Point the finger, too, at the cost-cutting mentality after a corporate acquisition or merger. In Denver, for instance, Qwest Communications International Inc. (Q) is already curtailing its giving following its takeover last summer of regional Bell company US West Inc., whose foundation had been doling out about $25 million a year. Qwest has stopped matching employee gifts to nonprofits--worth an estimated $5 million annually--and told beneficiaries to expect more changes. With Qwest's Internet focus, it's now ''a very different company,'' explains spokesman David Goldberg. ''We have to be careful how we spend those dollars.'' Before the takeover, Qwest had no giving program at all; Goldberg says its priority now is shoring up poor service.

Indeed, among 124 corporations surveyed recently by the National Committee for Responsive Philanthropy in Washington, D.C., 46 had been involved in a big merger since 1996; of those, only one said giving would increase post-merger (the study didn't ask whether giving would decrease).

One of the biggest shifts in corporate giving involves a company's desire to treat philanthropy as an opportunity to advance their strategic interests. ''At the end of the day, we're all employees of the shareholders, and we're giving away the shareholder's money,'' says Ford's Rintamaki. So, for example, when Citibank (C) created a program to make small loans through nonprofits to borrowers who wouldn't qualify for bank loans, it helped people who otherwise would turn to loan sharks and pawnshops. But it also helped itself by drawing new people into the banking system and learning how to serve low-income customers.
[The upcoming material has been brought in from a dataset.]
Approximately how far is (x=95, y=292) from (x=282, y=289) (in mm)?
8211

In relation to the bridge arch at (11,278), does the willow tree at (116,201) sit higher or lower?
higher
GENEROUS LOGIC. Such bottom-line philanthropy has blurred the line between giving and marketing. A company might sponsor a cause that's important to its customer base, as cosmetics retailer Avon Products Inc. (AVP) does with its breast cancer crusade. Or it might link up with an organization's mission, using the group's name in its marketing in return for donating a portion of its sales, as Welch Foods Inc. and Johnson & Johnson (JNJ) have done with the World Wildlife Fund.

Such deals make good business sense. Two-thirds of consumers say that if price and quality are equal, they are likely to switch to a brand or retailer backing a good cause, according to a 1999 study done for Cone Inc., a Boston marketing firm. What's more, cause marketing builds loyalty: Nearly 90% of employees of companies promoting causes feel a strong sense of loyalty to the firm, Cone found, vs. 67% at companies that don't.

As the giving season hits its peak, charities and nonprofits are grateful for the corporate support they get. But no doubt many lament, as the economy appears to be softening, that business did not open the spigot more when the good times were really rocking.